I have already mentioned the special participation of this element in the life and health of a woman. He performs a special function in the period when a woman is waiting for a child. After all, the neural tube (the precursor of the nervous system) of the embryo is formed already in the second week of pregnancy, the heart – on the third. And for the proper formation of these systems, a sufficient amount of folic acid is important. The lack of it leads to various pathologies of the development of the brain.
I would say: a pregnant woman should eat for two. And all the necessary vitamins should also be received in double size! Correctly? Hence, it is logical that pregnant women need twice as much as folic acid.
Together with the mother’s milk, the child receives all the useful substances. But this is so, if the nursing mother properly and fully nourishes, that is, with the food gets the optimal amount of vitamins and minerals.
Conclusion: women during pregnancy and lactation should receive a large amount of folic acid, and it will be more appropriate to take vitamin B9 in addition to tablets.
Who else needs this micronutrient? That’s right, people experiencing constant increased physical and mental stress. It is very important during sports, as it helps in the process of protein formation.
Where the treasure is hidden
Since folic acid in food does not happen much, consider foods rich in folic acid. It is contained in almost every product that we eat. The following table will show the “bare” figures of the vitamin B9 content in products:
Other fruits, berries, dairy products, turkey, eggs, beef, pork, lamb, fish contain less than 10 μg of folic acid.
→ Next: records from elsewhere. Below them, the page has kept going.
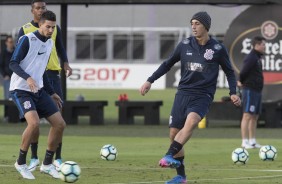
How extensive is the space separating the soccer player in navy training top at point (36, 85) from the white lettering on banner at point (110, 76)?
3556 cm

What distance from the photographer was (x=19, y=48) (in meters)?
12.9

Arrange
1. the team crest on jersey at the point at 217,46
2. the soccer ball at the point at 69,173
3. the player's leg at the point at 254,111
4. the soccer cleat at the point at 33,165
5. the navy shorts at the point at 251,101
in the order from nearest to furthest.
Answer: the soccer ball at the point at 69,173 < the team crest on jersey at the point at 217,46 < the soccer cleat at the point at 33,165 < the player's leg at the point at 254,111 < the navy shorts at the point at 251,101

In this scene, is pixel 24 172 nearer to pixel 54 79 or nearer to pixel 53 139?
pixel 53 139

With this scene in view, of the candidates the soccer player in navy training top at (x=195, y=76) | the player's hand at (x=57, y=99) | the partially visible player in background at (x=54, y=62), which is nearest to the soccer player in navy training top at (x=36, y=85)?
the player's hand at (x=57, y=99)

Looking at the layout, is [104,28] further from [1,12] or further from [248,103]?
[248,103]

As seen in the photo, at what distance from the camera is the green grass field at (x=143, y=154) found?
520 inches

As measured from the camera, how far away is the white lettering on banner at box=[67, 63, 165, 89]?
4912 centimetres

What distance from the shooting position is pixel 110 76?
49844 millimetres

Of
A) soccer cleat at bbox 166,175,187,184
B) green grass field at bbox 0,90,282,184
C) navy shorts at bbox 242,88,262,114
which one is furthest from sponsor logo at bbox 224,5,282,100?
soccer cleat at bbox 166,175,187,184

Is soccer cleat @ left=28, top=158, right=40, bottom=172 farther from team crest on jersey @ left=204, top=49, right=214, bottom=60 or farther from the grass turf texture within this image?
team crest on jersey @ left=204, top=49, right=214, bottom=60

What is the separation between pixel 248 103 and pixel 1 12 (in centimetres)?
3585

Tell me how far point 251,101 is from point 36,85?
7576 millimetres

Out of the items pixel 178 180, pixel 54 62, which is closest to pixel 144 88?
pixel 178 180

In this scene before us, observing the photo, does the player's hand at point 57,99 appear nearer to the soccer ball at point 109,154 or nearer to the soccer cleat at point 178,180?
the soccer ball at point 109,154
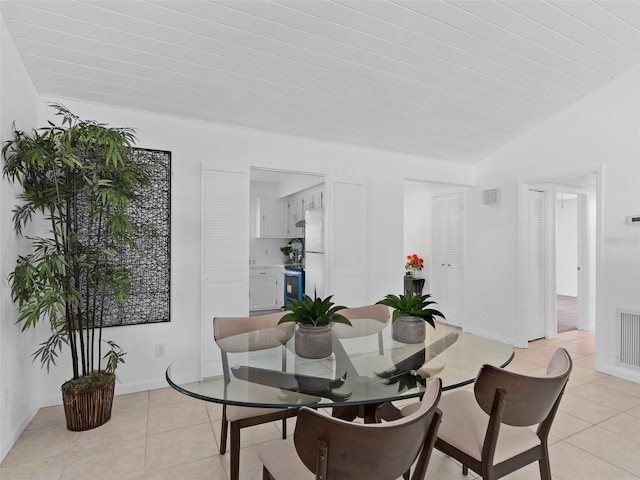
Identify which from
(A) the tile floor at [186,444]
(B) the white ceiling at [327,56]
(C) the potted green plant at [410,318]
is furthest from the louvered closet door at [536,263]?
(C) the potted green plant at [410,318]

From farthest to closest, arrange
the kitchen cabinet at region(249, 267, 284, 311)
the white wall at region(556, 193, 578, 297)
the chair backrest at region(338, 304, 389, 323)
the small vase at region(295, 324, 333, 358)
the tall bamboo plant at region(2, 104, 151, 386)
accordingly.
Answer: the white wall at region(556, 193, 578, 297) → the kitchen cabinet at region(249, 267, 284, 311) → the chair backrest at region(338, 304, 389, 323) → the tall bamboo plant at region(2, 104, 151, 386) → the small vase at region(295, 324, 333, 358)

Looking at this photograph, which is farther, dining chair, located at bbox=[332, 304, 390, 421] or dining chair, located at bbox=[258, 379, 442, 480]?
dining chair, located at bbox=[332, 304, 390, 421]

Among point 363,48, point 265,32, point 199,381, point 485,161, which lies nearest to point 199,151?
point 265,32

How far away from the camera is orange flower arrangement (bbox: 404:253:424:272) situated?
6.36 m

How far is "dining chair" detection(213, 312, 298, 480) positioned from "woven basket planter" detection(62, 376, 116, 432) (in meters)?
0.96

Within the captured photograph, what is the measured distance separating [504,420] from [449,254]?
460 cm

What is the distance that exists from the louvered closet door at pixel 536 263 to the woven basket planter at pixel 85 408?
481 cm

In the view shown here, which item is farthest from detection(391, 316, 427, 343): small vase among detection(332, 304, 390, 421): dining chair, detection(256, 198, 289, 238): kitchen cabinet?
detection(256, 198, 289, 238): kitchen cabinet

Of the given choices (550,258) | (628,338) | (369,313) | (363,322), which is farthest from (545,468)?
(550,258)

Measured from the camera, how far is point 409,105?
3623mm

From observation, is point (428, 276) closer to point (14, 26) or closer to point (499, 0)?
point (499, 0)

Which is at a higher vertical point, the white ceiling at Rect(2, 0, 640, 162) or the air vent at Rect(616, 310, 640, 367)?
the white ceiling at Rect(2, 0, 640, 162)

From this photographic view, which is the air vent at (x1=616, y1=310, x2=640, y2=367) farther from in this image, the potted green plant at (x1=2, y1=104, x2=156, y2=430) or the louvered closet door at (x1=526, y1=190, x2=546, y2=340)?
the potted green plant at (x1=2, y1=104, x2=156, y2=430)

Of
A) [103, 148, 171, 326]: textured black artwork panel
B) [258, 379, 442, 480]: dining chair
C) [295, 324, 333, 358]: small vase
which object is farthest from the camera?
[103, 148, 171, 326]: textured black artwork panel
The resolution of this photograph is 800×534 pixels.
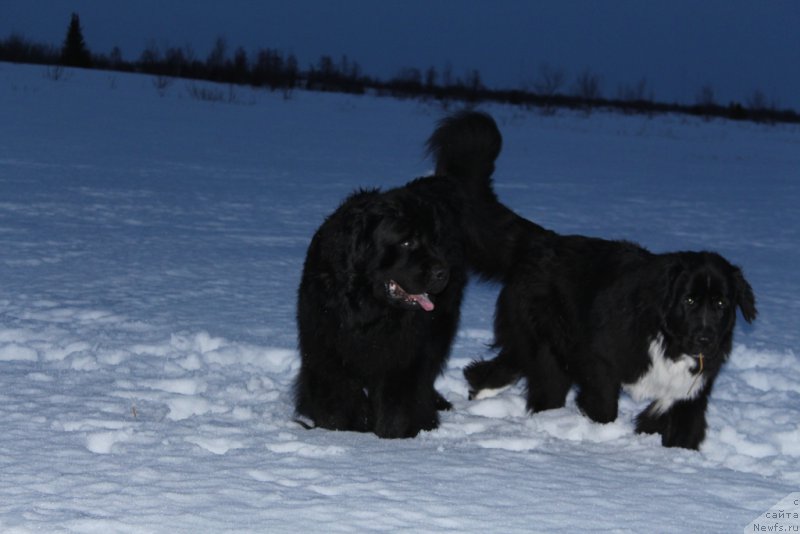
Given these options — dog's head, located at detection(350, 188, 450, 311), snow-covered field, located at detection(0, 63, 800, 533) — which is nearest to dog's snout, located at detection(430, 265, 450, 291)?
dog's head, located at detection(350, 188, 450, 311)

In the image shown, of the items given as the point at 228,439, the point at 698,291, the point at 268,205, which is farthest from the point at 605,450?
the point at 268,205

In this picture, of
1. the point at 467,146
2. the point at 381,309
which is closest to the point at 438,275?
the point at 381,309

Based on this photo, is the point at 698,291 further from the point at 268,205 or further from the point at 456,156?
the point at 268,205

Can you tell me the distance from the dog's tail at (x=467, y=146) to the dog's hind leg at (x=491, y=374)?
40.6 inches

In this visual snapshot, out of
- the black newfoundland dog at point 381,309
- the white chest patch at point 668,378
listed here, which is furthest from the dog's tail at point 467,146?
the white chest patch at point 668,378

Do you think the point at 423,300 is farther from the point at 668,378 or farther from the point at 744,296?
the point at 744,296

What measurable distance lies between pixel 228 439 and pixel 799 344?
4416 mm

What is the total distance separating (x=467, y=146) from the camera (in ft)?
18.3

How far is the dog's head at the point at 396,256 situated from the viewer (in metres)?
4.49

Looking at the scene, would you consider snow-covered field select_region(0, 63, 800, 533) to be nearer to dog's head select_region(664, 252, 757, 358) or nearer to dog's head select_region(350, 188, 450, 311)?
dog's head select_region(664, 252, 757, 358)

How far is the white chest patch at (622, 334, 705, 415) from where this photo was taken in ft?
15.1

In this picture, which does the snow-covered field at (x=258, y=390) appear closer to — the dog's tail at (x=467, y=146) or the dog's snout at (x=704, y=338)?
the dog's snout at (x=704, y=338)

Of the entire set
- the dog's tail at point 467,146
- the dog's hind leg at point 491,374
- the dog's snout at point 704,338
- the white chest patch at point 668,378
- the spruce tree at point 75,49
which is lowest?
the dog's hind leg at point 491,374

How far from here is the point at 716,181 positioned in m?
17.7
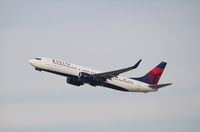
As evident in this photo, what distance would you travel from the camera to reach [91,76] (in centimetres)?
9988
Why do I call the numbers in the table “bare”?
Yes, because vitamin B9, like everyone else,
- remains in the crude products which have not undergone thermal treatment better;
- it is acquired together with other minerals.
Therefore for the best digestion of folic acid, it is desirable to consume crude products. Sunflower seeds, nuts, salad, cottage cheese, sheep cheese concern to them, for example. Content of this chemical element is much less in fruit and berries, but, but, it is possible to eat them much bigger quantity, than, for example, liver or peas.
But, undoubted record holders in this rating are sunflower seeds of sunflower and flax. Seeds of sunflower can be eaten even crude, and from seeds of flax the excellent oil having a number of irreplaceable useful properties is produced. Linseed oil does not suffer heating, fill with it salads, use in cosmetic procedures. But it is already separate article.
Do not forget about dairy products. Still, they are quite a frequent guest on our table. Sour-milk products contain a large number of useful lactic acid bacteria, which help the assimilation of vitamins and minerals from food.
Vitamins of group B (B1, B6, B9, B12), calcium, magnesium are contained in bread, cereals, greens, salad.
And the last. If you take folic acid in tablets, you need to remember that a large amount of vitamin B9 destroys vitamin B12.
On this, perhaps, I will finish. If you liked the article, subscribe to updates to my blog, leave your comments and share with friends on social networks.
Thank you for attention! I’m waiting for you, there will be something interesting and new!